### Task description
Quote word for word the part of the forum post on reading a large text file starting at "I am trying" and ending at "start_time = time.time()".

* Start Selected extract *

0

I am trying to read a large txt file (1.6 GB) in order to store its content in dictionaries. I am facing a hard time reading the file and it takes a lot to be over with. Actually I don´t know the exact time required to run the whole code because I stopped after 10 min of waiting :(.

Here is the code:

import numpy as np
import pylab as pl
import matplotlib.pyplot as plt
import fileinput
import time



def extractdata2():
    start_time = time.time()
    accel_data = { 'timestamp': [], 'sensor': [], 'x': [], 'y': [], 'z': [] }
    accel_uncalib_data = { 'timestamp': [], 'sensor': [], 'x_uncalib': [], 'y_uncalib': [], 'z_uncalib': [], 'x_bias': [], 'y_bias': [], 'z_bias': [] }
    gyro_data = { 'timestamp': [], 'sensor': [], 'x': [], 'y': [], 'z': []}
    gyro_uncalib_data = { 'timestamp': [], 'sensor': [], 'x_uncalib': [], 'y_uncalib': [], 
'z_uncalib': [], 'x_drift': [], 'y_drift': [], 'z_drift': []}
    magnet_data = { 'timestamp': [], 'sensor': [], 'x': [], 'y': [], 'z': [] }
    magnet_uncalib_data = { 'timestamp': [], 'sensor': [], 'x_uncalib': [], 'y_uncalib': [], 'z_uncalib': [], 'x_bias': [], 'y_bias': [], 'z_bias': []}

    with open("accelerometer.txt") as myfile:
        for line in myfile:
            line = line.split(',')
            if "TYPE_ACCELEROMETER" in line:
                    #IMU_data["accel_data"] = line  # the line must be split in 4 camps

                accel_data["timestamp"].append(line[ 0 ] )
                accel_data["sensor"].append( line[ 1 ] )
                accel_data["x"].append( line[ 2 ] )
                accel_data["y"].append( line[ 3 ] )
                accel_data["z"].append( line[ 4 ] )
                #print(accel_data)
            elif "TYPE_ACCELEROMETER_UNCALIBRATED" in line:
                accel_uncalib_data["timestamp"].append( line[ 0 ] )
                accel_uncalib_data["sensor"].append( line[ 1 ] )
                accel_uncalib_data["x_uncalib"].append( line[ 2 ] )
                accel_uncalib_data["y_uncalib"].append( line[ 3 ] )
                accel_uncalib_data["z_uncalib"].append( line[ 4 ] )
                accel_uncalib_data["x_bias"].append( line[ 5 ] )
                accel_uncalib_data["y_bias"].append( line[ 6 ] )
                accel_uncalib_data["z_bias"].append( line[ 7 ] )
                #print(accel_uncalib_data)
            elif "TYPE_GYROSCOPE" in line:
                gyro_data["timestamp"].append( line[ 0 ] )
                gyro_data["sensor"].append( line[ 1 ] )
                gyro_data["x"].append( line[ 2 ] )
                gyro_data["y"].append( line[ 3 ] )
                gyro_data["z"].append( line[ 4 ] )

* End Selected extract *
* Start Recorded data *

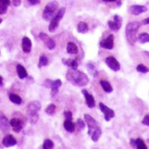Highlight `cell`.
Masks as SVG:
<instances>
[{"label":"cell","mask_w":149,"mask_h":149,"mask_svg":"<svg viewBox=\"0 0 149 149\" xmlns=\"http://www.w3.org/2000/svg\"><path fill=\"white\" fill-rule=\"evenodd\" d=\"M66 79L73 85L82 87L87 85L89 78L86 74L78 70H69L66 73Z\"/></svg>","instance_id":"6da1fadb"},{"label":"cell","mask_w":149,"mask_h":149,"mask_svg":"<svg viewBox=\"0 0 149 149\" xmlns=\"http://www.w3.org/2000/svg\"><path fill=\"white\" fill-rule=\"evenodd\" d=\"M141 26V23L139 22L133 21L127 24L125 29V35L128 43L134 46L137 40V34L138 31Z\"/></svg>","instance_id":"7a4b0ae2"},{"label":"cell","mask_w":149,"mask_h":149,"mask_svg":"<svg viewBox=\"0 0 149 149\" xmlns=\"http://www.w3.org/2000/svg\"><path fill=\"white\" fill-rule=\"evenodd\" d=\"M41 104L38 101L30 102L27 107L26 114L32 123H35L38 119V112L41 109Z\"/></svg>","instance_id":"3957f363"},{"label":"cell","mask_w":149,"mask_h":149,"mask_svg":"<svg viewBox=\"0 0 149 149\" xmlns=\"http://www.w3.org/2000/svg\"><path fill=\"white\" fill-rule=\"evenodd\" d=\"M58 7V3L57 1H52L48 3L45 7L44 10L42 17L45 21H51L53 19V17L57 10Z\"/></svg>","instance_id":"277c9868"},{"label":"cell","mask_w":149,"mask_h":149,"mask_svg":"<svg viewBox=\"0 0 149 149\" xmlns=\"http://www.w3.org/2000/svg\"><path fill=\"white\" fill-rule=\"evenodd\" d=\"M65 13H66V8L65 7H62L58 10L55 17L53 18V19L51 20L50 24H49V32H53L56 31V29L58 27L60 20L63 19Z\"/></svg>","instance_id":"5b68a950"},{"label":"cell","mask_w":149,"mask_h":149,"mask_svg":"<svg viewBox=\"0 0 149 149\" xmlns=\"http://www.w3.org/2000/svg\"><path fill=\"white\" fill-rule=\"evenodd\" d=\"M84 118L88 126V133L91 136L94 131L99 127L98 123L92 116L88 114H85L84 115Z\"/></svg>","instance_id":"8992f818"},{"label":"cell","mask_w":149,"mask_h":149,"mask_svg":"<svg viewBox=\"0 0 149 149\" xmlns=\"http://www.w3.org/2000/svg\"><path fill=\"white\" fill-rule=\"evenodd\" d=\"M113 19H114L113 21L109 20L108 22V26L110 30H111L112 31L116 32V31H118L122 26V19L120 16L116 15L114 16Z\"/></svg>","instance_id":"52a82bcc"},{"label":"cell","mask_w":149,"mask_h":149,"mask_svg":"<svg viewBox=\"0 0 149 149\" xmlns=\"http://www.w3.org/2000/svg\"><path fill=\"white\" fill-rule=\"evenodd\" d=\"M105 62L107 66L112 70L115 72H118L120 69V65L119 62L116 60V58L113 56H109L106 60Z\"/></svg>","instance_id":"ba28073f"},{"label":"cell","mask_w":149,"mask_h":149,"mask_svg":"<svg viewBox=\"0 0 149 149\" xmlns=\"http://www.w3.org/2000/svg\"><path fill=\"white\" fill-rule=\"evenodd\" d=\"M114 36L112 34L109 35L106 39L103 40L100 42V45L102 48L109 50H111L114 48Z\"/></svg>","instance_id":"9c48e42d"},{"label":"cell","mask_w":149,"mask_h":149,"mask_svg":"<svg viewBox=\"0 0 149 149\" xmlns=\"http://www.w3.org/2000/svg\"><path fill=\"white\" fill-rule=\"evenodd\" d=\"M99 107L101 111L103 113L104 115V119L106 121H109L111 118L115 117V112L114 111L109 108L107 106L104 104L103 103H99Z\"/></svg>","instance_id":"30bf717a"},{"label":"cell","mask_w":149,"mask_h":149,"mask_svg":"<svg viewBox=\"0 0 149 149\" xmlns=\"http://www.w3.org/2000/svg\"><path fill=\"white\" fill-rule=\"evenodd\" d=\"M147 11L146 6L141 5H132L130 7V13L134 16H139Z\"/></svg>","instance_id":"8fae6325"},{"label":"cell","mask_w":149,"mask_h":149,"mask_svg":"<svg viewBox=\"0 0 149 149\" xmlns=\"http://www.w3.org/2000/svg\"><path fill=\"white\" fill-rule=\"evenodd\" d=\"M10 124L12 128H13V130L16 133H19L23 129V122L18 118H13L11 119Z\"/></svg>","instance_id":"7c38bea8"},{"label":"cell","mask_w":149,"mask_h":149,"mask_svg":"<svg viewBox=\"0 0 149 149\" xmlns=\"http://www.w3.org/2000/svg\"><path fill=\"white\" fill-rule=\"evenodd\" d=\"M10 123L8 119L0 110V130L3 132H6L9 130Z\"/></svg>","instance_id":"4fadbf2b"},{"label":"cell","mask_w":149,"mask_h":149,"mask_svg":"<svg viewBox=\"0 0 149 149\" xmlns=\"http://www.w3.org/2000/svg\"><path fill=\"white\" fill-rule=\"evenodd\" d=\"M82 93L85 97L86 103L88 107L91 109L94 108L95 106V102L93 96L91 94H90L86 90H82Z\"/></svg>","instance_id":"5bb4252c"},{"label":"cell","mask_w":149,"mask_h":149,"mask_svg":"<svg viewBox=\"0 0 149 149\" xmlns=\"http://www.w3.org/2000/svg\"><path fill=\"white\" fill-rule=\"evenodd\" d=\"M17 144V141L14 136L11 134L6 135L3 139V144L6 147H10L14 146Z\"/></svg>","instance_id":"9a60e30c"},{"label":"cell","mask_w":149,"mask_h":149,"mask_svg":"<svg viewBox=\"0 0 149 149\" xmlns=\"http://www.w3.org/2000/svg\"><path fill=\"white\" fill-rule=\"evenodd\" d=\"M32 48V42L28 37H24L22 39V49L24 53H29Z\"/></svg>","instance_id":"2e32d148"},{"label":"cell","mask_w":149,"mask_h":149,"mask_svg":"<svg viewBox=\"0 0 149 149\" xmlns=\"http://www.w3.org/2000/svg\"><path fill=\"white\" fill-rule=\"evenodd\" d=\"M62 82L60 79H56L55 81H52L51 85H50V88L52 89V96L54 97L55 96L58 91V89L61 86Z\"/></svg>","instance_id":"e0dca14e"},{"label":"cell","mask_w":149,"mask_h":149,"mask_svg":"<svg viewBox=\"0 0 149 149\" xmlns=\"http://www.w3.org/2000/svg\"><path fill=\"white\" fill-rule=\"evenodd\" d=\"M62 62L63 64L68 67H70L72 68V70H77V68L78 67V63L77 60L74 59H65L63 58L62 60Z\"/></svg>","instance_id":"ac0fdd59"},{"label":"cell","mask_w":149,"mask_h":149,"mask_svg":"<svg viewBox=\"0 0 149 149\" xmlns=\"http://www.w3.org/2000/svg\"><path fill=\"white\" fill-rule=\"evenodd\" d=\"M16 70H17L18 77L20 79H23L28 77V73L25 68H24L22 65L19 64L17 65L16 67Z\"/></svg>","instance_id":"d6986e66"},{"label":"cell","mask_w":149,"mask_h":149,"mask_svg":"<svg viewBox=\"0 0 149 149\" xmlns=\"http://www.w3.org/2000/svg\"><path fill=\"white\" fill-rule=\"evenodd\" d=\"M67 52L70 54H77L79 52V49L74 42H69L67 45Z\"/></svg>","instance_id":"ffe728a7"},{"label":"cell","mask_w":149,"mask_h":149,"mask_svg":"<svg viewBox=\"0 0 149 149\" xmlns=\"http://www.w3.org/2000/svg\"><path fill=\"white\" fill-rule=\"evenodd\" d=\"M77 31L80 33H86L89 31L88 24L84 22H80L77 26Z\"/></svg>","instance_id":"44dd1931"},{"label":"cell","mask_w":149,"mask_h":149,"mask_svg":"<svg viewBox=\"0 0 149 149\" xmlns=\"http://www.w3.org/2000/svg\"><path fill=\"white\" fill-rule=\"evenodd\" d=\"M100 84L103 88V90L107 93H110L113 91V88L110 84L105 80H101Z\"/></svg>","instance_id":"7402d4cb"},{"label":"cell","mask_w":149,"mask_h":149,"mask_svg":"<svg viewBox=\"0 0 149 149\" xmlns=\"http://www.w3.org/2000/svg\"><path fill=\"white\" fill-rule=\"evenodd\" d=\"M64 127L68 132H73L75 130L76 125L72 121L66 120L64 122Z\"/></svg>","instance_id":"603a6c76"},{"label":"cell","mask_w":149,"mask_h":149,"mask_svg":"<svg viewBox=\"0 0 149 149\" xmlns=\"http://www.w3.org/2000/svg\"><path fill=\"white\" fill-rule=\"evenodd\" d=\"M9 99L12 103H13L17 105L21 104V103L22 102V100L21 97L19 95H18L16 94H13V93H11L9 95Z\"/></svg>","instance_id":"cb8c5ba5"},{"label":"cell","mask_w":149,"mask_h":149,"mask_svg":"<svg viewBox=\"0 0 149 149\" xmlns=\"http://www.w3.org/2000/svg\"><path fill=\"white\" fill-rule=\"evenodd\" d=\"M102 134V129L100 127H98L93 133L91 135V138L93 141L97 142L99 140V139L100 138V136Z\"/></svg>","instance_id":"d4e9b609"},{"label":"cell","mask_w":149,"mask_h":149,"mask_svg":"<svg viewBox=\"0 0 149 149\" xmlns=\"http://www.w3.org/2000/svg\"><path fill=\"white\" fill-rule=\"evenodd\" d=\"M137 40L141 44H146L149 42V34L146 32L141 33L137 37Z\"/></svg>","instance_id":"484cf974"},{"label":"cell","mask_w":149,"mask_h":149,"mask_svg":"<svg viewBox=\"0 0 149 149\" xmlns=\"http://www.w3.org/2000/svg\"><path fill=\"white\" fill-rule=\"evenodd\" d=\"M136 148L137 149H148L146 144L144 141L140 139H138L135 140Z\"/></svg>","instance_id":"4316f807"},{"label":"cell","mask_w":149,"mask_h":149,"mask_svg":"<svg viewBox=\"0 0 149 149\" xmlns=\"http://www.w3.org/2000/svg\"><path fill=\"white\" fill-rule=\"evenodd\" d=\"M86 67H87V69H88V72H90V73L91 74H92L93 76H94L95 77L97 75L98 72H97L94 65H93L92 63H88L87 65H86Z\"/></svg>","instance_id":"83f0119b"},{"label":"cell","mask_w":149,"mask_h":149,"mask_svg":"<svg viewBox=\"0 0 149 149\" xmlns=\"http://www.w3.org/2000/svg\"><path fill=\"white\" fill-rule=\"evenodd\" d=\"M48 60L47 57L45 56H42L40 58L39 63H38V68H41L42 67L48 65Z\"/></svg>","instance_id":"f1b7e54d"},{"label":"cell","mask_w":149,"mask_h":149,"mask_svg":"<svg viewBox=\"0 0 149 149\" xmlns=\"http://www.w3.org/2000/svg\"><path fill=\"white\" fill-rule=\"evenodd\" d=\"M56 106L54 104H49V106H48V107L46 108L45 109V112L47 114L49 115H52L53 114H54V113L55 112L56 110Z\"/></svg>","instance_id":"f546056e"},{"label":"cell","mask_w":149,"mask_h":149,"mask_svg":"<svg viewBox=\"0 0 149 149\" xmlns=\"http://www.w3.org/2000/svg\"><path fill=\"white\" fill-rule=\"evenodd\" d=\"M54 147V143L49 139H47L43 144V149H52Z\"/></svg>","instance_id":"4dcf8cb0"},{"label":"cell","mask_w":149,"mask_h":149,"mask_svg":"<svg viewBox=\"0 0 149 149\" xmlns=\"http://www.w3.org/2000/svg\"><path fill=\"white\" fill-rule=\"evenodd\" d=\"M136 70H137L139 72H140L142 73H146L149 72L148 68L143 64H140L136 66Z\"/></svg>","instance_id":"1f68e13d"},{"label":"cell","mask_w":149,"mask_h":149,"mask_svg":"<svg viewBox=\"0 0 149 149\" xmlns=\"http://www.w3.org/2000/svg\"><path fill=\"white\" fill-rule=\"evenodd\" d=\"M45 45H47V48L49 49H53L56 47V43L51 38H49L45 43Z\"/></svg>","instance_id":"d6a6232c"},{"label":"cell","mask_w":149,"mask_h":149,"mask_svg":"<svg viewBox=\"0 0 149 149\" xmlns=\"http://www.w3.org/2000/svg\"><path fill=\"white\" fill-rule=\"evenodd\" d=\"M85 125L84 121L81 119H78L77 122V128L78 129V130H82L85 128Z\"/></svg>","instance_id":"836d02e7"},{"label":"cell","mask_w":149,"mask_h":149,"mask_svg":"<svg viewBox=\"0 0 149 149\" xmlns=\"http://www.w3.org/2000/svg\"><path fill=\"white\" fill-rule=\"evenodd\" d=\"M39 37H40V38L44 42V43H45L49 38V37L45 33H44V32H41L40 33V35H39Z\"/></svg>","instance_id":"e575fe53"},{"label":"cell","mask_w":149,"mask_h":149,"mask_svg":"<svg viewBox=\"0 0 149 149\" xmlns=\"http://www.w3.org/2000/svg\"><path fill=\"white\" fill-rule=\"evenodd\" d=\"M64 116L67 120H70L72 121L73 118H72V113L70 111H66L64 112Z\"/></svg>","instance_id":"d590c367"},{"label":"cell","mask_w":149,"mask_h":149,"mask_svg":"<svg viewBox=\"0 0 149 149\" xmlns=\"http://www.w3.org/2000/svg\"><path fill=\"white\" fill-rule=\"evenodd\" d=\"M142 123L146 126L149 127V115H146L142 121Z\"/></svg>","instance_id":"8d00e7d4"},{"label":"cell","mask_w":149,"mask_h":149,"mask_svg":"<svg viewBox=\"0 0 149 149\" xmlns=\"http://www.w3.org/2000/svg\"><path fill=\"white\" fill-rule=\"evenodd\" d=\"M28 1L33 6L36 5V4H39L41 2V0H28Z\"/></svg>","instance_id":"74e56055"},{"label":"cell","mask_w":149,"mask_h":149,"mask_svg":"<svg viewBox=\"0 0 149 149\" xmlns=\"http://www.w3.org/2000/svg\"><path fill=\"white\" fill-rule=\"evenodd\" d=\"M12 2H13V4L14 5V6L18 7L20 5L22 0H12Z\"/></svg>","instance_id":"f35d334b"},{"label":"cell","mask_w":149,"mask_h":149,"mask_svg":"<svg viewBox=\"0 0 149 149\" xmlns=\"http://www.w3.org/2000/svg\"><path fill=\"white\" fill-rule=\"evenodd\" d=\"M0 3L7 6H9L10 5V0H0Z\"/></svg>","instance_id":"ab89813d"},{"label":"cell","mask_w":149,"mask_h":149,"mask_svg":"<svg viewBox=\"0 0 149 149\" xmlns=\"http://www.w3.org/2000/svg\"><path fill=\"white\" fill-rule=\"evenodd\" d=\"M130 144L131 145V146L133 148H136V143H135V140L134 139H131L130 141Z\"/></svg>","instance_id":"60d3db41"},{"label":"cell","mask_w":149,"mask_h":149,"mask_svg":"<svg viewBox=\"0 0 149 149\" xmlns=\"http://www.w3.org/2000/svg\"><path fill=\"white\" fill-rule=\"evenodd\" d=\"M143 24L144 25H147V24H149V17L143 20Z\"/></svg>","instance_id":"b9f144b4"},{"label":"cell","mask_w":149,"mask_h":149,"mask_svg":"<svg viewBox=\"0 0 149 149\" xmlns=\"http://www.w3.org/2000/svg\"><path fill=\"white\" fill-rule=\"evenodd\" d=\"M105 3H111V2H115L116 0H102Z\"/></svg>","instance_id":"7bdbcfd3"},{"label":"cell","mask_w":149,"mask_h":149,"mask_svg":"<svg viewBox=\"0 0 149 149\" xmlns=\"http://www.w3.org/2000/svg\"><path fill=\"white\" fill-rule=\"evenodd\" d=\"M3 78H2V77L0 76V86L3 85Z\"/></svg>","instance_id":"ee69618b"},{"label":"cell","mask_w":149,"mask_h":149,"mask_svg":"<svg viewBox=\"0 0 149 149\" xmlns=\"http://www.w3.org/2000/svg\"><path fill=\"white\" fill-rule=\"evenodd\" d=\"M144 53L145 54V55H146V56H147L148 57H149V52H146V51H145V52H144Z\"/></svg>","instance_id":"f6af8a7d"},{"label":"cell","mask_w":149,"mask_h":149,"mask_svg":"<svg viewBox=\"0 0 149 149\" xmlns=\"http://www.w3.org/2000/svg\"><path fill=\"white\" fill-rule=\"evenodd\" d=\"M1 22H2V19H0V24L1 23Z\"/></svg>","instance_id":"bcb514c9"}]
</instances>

* End Recorded data *

### Task result
I am trying to read a large txt file (1.6 GB) in order to store its content in dictionaries. I am facing a hard time reading the file and it takes a lot to be over with. Actually I don´t know the exact time required to run the whole code because I stopped after 10 min of waiting :(.

Here is the code:

import numpy as np
import pylab as pl
import matplotlib.pyplot as plt
import fileinput
import time



def extractdata2():
    start_time = time.time()